Of Issachar are the burden bearers. We all know, by reputation at least, that little beast of burden, the ass, by which Issachar is represented. Down in our Southern mountains, we have many of them, "jacks" and "jinnies;" and oftentimes you will see a diminutive jinny plodding along under a sack of corn or meal weighting her down on either side, or carrying a man whose long legs must be held up high lest they touch the ground and she slide from under him. Whose burdens does the ass bear—her own?—No; it is always the burdens of another. She has little of the grace, not much of the strength, none of the swiftness, of the horse and other elegant creatures, but she is sure-footed and willing.
There are Issachars in the church, and we may thank God there are. They do not make a great splurge in public; they cannot preach eloquent sermons and capture the plaudits of the multitude; they may not seem to have any great gift of teaching; they do not shine in society. But when it comes to unostentatious burden bearing, the Issacharites are right under the load. They are they who find the weary mother and the burdened neighbor, and go in to help with the housework and the nursing, and the wheat harvesting and the wood chopping. Or they quietly get under the mortgage, or see that the little Jimmies and Susies of the poor family have new mittens and shoes in winter. They are the ones who volunteer to do the janitor work of the church, or to take that class of bad boys, or to fit the little shroud that sorrowing mother fingers could not touch.
We may not notice them very much in the days when their bands make the way smooth; but when they are gone—they move away, or they die—then we feel the loss, and we mourn for Issachar. We miss, too, the solidity of their indoment; for, swarm as we may about the brilliant light of an eloquent oracle, we instinctively turn, in matters of grave moment. to the counsel of those who have shown the solid, perhaps the stolid, qualities that fit for burden bearing. Of Issachar this is true; for it is written,
"The children of Issachar . . . were men that had understanding of the times, to know what Israel ought to do." 1 Chronicles 12:32.
True, Issachar has his faults. He is often slow, not of movement alone, but of wit. And his slowness is not only an annoyance to others; it is frequently injurious to the cause of God. It is no credit to be slow and clumsy, to take longer to do a thing than would be required if the fingers and the brain had been disciplined and trained to the task. And while the patience of the swift is to bear with the clumsiness of the slow, it is the duty of the slow to use all diligence in improving their powers of dispatch. So will the grace of Issachar be increased.
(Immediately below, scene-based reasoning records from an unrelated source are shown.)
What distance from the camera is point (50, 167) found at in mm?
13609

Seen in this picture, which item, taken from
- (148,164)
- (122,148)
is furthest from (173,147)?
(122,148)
These are the sons of strength, upon whom, as upon a great rock of defense, the church gathers for conflict; not greater than any other, not sufficient in themselves, but strong and true when they give themselves to service, and through the grace of Christ cast off the evil that they inherited. Learning the lesson of Judah, they will humble themselves, and offer their lives for others, thereby gaining the vision and the power of leadership. Learning the lesson of Zebulun and Issachar, they will minister of their substance and give of their strength and wisdom to the necessities of their fellows, and so call the people to the mountain of God's glory with the sacrifices of peace.